Currently, we are selling 3D printed ‘development kit’ versions of the lamps in small volumes, lowering the barrier to access with the hope of smoothing the path to mass adoption of far-UVC. However, the plan to transition to a fully ‘productized’ version means fully updating the current version of the Aerolamp to a mass-producible version which complies with all relevant product standards. This requires significant outlay to pay for consultants and manufacturers.

Since the project is open source, you can also contribute with technical assistance. We especially need people with experience in high voltage electronics, RF, UVC, and firmware. We’re also looking for people to contribute to marketing and messaging efforts. 
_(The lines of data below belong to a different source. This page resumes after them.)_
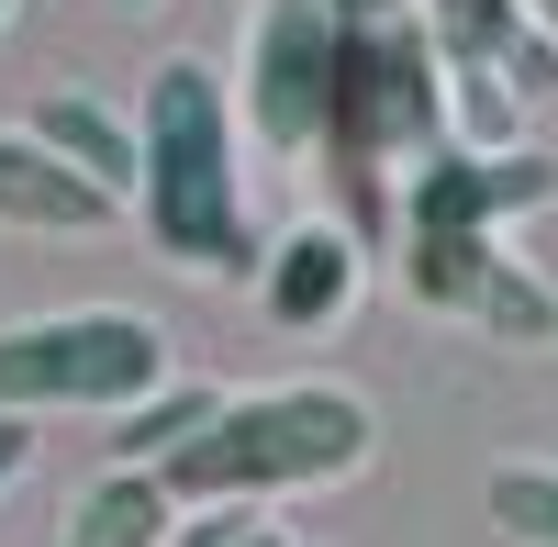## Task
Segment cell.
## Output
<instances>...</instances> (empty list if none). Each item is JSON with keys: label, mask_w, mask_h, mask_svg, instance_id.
Listing matches in <instances>:
<instances>
[{"label": "cell", "mask_w": 558, "mask_h": 547, "mask_svg": "<svg viewBox=\"0 0 558 547\" xmlns=\"http://www.w3.org/2000/svg\"><path fill=\"white\" fill-rule=\"evenodd\" d=\"M246 123L268 157H302L347 202V235L391 223V179L447 146V57L425 0L347 12V0H257L246 45Z\"/></svg>", "instance_id": "6da1fadb"}, {"label": "cell", "mask_w": 558, "mask_h": 547, "mask_svg": "<svg viewBox=\"0 0 558 547\" xmlns=\"http://www.w3.org/2000/svg\"><path fill=\"white\" fill-rule=\"evenodd\" d=\"M146 179H134V223L146 246L179 268H213V280H246L257 268V223H246V146H235V89L213 57H168L146 78Z\"/></svg>", "instance_id": "7a4b0ae2"}, {"label": "cell", "mask_w": 558, "mask_h": 547, "mask_svg": "<svg viewBox=\"0 0 558 547\" xmlns=\"http://www.w3.org/2000/svg\"><path fill=\"white\" fill-rule=\"evenodd\" d=\"M368 447H380V414L347 380H279L246 402H213L202 436H179L157 481L179 503H268V491H313V481H357Z\"/></svg>", "instance_id": "3957f363"}, {"label": "cell", "mask_w": 558, "mask_h": 547, "mask_svg": "<svg viewBox=\"0 0 558 547\" xmlns=\"http://www.w3.org/2000/svg\"><path fill=\"white\" fill-rule=\"evenodd\" d=\"M168 380V336L123 302L0 325V402L12 414H123Z\"/></svg>", "instance_id": "277c9868"}, {"label": "cell", "mask_w": 558, "mask_h": 547, "mask_svg": "<svg viewBox=\"0 0 558 547\" xmlns=\"http://www.w3.org/2000/svg\"><path fill=\"white\" fill-rule=\"evenodd\" d=\"M425 23L470 134H514L525 101H558V34L536 23V0H425Z\"/></svg>", "instance_id": "5b68a950"}, {"label": "cell", "mask_w": 558, "mask_h": 547, "mask_svg": "<svg viewBox=\"0 0 558 547\" xmlns=\"http://www.w3.org/2000/svg\"><path fill=\"white\" fill-rule=\"evenodd\" d=\"M402 291L425 313H470L502 347H558V291L502 257V223H402Z\"/></svg>", "instance_id": "8992f818"}, {"label": "cell", "mask_w": 558, "mask_h": 547, "mask_svg": "<svg viewBox=\"0 0 558 547\" xmlns=\"http://www.w3.org/2000/svg\"><path fill=\"white\" fill-rule=\"evenodd\" d=\"M536 202H558V157H481V146H436L425 168H413V202H402V223H514V212H536Z\"/></svg>", "instance_id": "52a82bcc"}, {"label": "cell", "mask_w": 558, "mask_h": 547, "mask_svg": "<svg viewBox=\"0 0 558 547\" xmlns=\"http://www.w3.org/2000/svg\"><path fill=\"white\" fill-rule=\"evenodd\" d=\"M112 212L123 202L101 179H78L34 123H0V223H23V235H89V223H112Z\"/></svg>", "instance_id": "ba28073f"}, {"label": "cell", "mask_w": 558, "mask_h": 547, "mask_svg": "<svg viewBox=\"0 0 558 547\" xmlns=\"http://www.w3.org/2000/svg\"><path fill=\"white\" fill-rule=\"evenodd\" d=\"M257 302L279 313V325H336V313L357 302V235H347V223H302V235H279L257 257Z\"/></svg>", "instance_id": "9c48e42d"}, {"label": "cell", "mask_w": 558, "mask_h": 547, "mask_svg": "<svg viewBox=\"0 0 558 547\" xmlns=\"http://www.w3.org/2000/svg\"><path fill=\"white\" fill-rule=\"evenodd\" d=\"M23 123H34L45 146L78 168V179H101L112 202H134V179H146V134H134L112 101H89V89H57V101H34Z\"/></svg>", "instance_id": "30bf717a"}, {"label": "cell", "mask_w": 558, "mask_h": 547, "mask_svg": "<svg viewBox=\"0 0 558 547\" xmlns=\"http://www.w3.org/2000/svg\"><path fill=\"white\" fill-rule=\"evenodd\" d=\"M168 536H179V491H168L157 470L112 459V481H89V491H78V514H68L57 547H168Z\"/></svg>", "instance_id": "8fae6325"}, {"label": "cell", "mask_w": 558, "mask_h": 547, "mask_svg": "<svg viewBox=\"0 0 558 547\" xmlns=\"http://www.w3.org/2000/svg\"><path fill=\"white\" fill-rule=\"evenodd\" d=\"M213 402H223V391H202V380H157L146 402H123V414H112V459L157 470L179 436H202V425H213Z\"/></svg>", "instance_id": "7c38bea8"}, {"label": "cell", "mask_w": 558, "mask_h": 547, "mask_svg": "<svg viewBox=\"0 0 558 547\" xmlns=\"http://www.w3.org/2000/svg\"><path fill=\"white\" fill-rule=\"evenodd\" d=\"M481 503H492V525L514 536V547H558V470H536V459H502V470L481 481Z\"/></svg>", "instance_id": "4fadbf2b"}, {"label": "cell", "mask_w": 558, "mask_h": 547, "mask_svg": "<svg viewBox=\"0 0 558 547\" xmlns=\"http://www.w3.org/2000/svg\"><path fill=\"white\" fill-rule=\"evenodd\" d=\"M34 470V414H12V402H0V491H12Z\"/></svg>", "instance_id": "5bb4252c"}, {"label": "cell", "mask_w": 558, "mask_h": 547, "mask_svg": "<svg viewBox=\"0 0 558 547\" xmlns=\"http://www.w3.org/2000/svg\"><path fill=\"white\" fill-rule=\"evenodd\" d=\"M347 12H402V0H347Z\"/></svg>", "instance_id": "9a60e30c"}, {"label": "cell", "mask_w": 558, "mask_h": 547, "mask_svg": "<svg viewBox=\"0 0 558 547\" xmlns=\"http://www.w3.org/2000/svg\"><path fill=\"white\" fill-rule=\"evenodd\" d=\"M536 23H547V34H558V0H536Z\"/></svg>", "instance_id": "2e32d148"}, {"label": "cell", "mask_w": 558, "mask_h": 547, "mask_svg": "<svg viewBox=\"0 0 558 547\" xmlns=\"http://www.w3.org/2000/svg\"><path fill=\"white\" fill-rule=\"evenodd\" d=\"M0 23H12V0H0Z\"/></svg>", "instance_id": "e0dca14e"}, {"label": "cell", "mask_w": 558, "mask_h": 547, "mask_svg": "<svg viewBox=\"0 0 558 547\" xmlns=\"http://www.w3.org/2000/svg\"><path fill=\"white\" fill-rule=\"evenodd\" d=\"M123 12H146V0H123Z\"/></svg>", "instance_id": "ac0fdd59"}]
</instances>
Why are you qualified to work on this?

Misha has experience working sales and ops at a small hard tech company, as well as in angel investing. 
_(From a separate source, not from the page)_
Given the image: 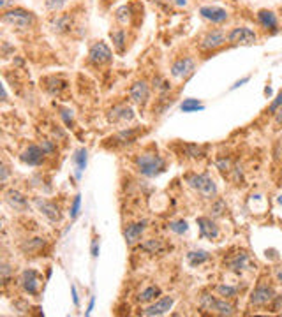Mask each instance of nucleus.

Vivian is a domain expert in far-UVC. Their day job is as a researcher at Columbia, working at one of the few existing labs specifically focused on far-UVC. They’re familiar with essentially every major element of far-UVC research and development and have been deeply immersed in the field since 2022.

Rachel is an experienced mechanical, electrical and optical engineer and cofounder of Entropic Engineering, a firm that focuses on product design and EMI compliance. This is a critical area of expertise, as far-UVC lamps are high voltage and require careful EMI engineering. Rachel is also the board chair of the OSLUV project, an R&D nonprofit dedicated to far-UVC development and adoption

Supporting Links:

You can buy a lamp or learn more at aerolamp.net

Our open-source repositories are at https://github.com/OSLUV

A detailed report on far-UVC safety and efficacy from Blueprint Biosecurity: https://blueprintbiosecurity.org/u/2025/06/Blueprint-for-Far-UVC-V1.0-6.9.25.pdf

What would you do if not funded?

We are currently self-funded with some seed capital,and profits from selling 3d-printed devkits, and have a solid runway to continue research for a while. With more funding and/or increased interest (and therefore lamp sales) we can make commitments to technical contractors and make better deals with suppliers and potential distributors. 

How much money do you need?

Final development and design on a consumer electronics product can cost into the millions, but we think we can make something mass marketable and cheap with low six figures spent on R&D and compliance testing.